René König (5 July 1906 – 21 March 1992) was a German sociologist. He was very influential on West German sociology after 1949.
Born in Magdeburg, he 1925 took up Philosophy, Psychology, Ethnology, and Islamic Studies at the Universities of Vienna and Berlin. He gained his doctorate (Dr. phil.) 1930 at the Berlin University. As an enemy of the Nazis, he could not obtain his post-doctoral degree (Habilitation) in the Reich, so he emigrated to Switzerland in 1937 and passed the examination at the university of Zürich, 1938. By then, he was strongly influenced by Émile Durkheim, Maurice Halbwachs, and Marcel Mauss. 1949, he was called to the chair of Sociology at Cologne University, where he built up what was to be known later as the "Cologne School" (Kölner Schule) and established the Kölner Zeitschrift für Soziologie und Sozialpsychologie. He never left this university, in spite of several calls, and became Professor Emeritus in 1974, dying at Cologne 1992.

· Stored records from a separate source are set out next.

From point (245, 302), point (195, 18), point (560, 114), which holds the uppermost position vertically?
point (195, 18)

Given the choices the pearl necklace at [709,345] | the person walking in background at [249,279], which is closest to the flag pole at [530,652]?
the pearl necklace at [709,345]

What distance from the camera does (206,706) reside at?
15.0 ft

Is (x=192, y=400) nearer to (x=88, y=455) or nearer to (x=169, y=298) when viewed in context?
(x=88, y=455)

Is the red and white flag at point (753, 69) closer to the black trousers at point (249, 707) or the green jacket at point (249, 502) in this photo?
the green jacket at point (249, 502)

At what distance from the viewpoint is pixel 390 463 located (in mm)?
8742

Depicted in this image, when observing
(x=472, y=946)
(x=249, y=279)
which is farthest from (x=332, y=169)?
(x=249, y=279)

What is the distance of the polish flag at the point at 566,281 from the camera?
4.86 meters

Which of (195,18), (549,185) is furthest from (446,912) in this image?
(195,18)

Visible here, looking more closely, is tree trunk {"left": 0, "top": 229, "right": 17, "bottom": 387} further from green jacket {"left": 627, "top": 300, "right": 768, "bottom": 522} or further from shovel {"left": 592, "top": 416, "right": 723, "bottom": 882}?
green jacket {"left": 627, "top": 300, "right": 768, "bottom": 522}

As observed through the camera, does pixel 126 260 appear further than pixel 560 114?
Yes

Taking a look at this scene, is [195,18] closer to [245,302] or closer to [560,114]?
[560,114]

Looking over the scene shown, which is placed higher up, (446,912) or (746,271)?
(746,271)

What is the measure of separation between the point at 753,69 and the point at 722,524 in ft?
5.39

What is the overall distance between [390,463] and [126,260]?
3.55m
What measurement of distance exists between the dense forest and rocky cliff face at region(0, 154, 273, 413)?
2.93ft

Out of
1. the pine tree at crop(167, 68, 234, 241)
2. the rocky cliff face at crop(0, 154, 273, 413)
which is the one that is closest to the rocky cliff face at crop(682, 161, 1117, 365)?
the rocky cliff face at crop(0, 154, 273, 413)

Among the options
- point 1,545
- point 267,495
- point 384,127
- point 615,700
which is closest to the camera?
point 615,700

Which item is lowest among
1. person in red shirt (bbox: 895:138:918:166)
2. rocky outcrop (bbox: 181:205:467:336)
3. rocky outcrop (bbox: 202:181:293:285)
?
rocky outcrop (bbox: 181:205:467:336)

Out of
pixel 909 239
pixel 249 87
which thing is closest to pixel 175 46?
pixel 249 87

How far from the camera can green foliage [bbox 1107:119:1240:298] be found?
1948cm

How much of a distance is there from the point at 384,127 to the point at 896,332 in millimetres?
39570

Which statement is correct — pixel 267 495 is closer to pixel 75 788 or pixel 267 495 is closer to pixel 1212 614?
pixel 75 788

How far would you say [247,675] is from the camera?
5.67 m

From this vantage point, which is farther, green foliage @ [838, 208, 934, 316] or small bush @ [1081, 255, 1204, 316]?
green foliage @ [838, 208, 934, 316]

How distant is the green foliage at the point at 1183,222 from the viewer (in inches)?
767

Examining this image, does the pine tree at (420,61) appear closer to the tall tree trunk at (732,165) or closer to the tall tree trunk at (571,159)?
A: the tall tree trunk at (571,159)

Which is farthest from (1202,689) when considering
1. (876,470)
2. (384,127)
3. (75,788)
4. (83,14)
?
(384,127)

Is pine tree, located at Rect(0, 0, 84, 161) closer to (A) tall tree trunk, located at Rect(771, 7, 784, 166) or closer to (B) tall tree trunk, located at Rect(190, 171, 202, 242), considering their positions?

He never gave up cultural studies writing the first sociology of fashion, but at the same time he was a German pioneer of empirical methods, as against the ideological biases of many contemporal colleagues.
He played as well an important role in the International Sociological Association. He was the fifth president of ISA (1962-1966).[1]
Besides, he was en engaged liberal writer and essayist, and translated the novelist Giovanni Verga from the Italian into German.
The René König Society (René-König-Gesellschaft) is publishing a complete edition of his writings.